Continuando los preparativos, sacó del cuarto ropero un gran baúl y empezó a empaquetar su equipaje con enfadosa y colérica rapidez. Rasgó su mejor vestido al sacarlo del colgador, y por dos veces se arañó las blandas manos con ocultos alfileres, mientras mentalmente comentaba indignada el suceso que le ocurría. ¡Ah! entonces lo comprendía todo. Su alevoso marido había traído esta niña de su primera mujer, esta niña cuya existencia nunca pareció importarle, para insultarla, para ocupar su puesto. Sin duda, la primera mujer en persona la seguiría pronto allí, o tal vez tendría una tercera mujer de cabello rojo, no castaño sino rojo. Como es natural, la niña, Carolina, se parecía a su madre, y así, lo sería todo menos bonita. Quizá el enredo estaba preparado de antemano, acaso tenía a esta niña de cabello rojo, como el de su madre, en Sacramento, a una distancia conveniente, y preparada para traerla cuando fuese oportuno. Recordó entonces los asiduos viajes debidos, según decía él, a negocios. Acaso la madre estaba también allí; pero no, se había ido hacia el Este. No obstante, en su actual situación de ánimo, prefería descansar en la idea de que allí estaba. Experimentaba una vaga satisfacción en exagerar su estado de ánimo. Seguramente que jamás se había abusado de tan escandalosa manera de una mujer. Concluyó el cuadro de su mala fortuna.
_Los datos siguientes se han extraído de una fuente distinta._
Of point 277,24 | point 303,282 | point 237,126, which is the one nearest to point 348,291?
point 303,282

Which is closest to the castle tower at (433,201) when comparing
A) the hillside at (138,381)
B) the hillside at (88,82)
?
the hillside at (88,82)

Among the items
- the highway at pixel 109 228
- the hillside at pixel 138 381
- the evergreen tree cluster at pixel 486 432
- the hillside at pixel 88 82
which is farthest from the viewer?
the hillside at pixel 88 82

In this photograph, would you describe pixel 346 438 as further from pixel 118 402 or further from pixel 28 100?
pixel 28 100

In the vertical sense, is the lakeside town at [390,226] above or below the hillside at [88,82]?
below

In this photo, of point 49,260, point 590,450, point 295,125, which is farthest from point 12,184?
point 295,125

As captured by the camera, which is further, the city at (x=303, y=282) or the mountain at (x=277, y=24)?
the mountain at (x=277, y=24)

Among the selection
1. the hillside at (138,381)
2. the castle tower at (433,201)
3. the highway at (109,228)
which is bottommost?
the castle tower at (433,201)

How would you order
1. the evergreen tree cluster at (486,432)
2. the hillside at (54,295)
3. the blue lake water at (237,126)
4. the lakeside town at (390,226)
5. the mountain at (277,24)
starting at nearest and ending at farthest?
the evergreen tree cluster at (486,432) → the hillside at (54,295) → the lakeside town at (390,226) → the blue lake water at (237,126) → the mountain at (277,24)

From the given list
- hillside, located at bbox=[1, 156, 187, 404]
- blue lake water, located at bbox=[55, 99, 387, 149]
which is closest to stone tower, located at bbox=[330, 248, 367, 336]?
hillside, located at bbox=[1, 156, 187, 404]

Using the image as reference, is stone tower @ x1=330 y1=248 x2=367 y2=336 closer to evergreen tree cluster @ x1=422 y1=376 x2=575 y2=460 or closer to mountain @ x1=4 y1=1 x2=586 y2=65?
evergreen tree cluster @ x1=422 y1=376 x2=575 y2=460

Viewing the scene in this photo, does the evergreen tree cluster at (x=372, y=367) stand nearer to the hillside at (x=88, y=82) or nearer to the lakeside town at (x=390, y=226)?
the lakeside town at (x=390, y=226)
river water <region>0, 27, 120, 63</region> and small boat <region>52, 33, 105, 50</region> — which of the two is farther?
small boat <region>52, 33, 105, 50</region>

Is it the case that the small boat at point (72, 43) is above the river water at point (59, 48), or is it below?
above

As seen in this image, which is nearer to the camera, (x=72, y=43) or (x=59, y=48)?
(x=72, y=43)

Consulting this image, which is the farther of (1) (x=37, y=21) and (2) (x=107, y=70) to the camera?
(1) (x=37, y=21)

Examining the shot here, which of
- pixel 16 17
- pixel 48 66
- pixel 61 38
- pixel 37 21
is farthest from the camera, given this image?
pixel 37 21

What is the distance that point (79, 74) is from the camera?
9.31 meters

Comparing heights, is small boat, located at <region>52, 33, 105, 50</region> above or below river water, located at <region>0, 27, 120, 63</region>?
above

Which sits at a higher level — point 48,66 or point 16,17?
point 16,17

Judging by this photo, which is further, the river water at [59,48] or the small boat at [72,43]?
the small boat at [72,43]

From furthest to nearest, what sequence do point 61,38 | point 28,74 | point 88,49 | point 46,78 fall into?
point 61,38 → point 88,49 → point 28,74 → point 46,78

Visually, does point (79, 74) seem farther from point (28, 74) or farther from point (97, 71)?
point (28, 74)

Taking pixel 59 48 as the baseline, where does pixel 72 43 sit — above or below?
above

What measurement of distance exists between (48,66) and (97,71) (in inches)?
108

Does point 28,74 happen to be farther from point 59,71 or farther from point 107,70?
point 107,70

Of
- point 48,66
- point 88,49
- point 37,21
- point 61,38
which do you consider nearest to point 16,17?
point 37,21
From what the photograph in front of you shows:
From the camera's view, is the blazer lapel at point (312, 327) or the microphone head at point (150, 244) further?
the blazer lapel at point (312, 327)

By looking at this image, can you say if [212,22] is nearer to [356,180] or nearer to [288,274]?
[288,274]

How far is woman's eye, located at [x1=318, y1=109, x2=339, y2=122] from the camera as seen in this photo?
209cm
Yacía sola y abandonada, a la puesta de sol, en medio de las caídas columnas de un templo en ruinas, en actitud graciosa aunque melancólica, mientras que su marido se alejaba rápidamente, con una mujer de rojo cabello, pavoneándose a su lado en un lujoso carruaje tirado por un magnífico tronco. Apoyada sobre la maleta que acababa de llenar, compuso el plan del lúgubre poema de su desgracia. Abandonada, sola y pobremente vestida, encontrábase con su marido y la
otra
, radiante de sedas y pedrería. Imaginóse a sí propia, muriendo tísica a causa de sus pesares, pero bella aún en su ruina y fascinando con sus postreras miradas al director de
El Alud
y al coronel Roberto, que la contemplaban con efusiva pasión… ¿Mas, dónde estaba, en tanto, el coronel Roberto? ¿Por qué no venía? Él, por lo menos, la comprendía. El… y se rió otra vez con la indiferencia y ligereza de algunos momentos antes, y luego volvió de repente a la primitiva seriedad.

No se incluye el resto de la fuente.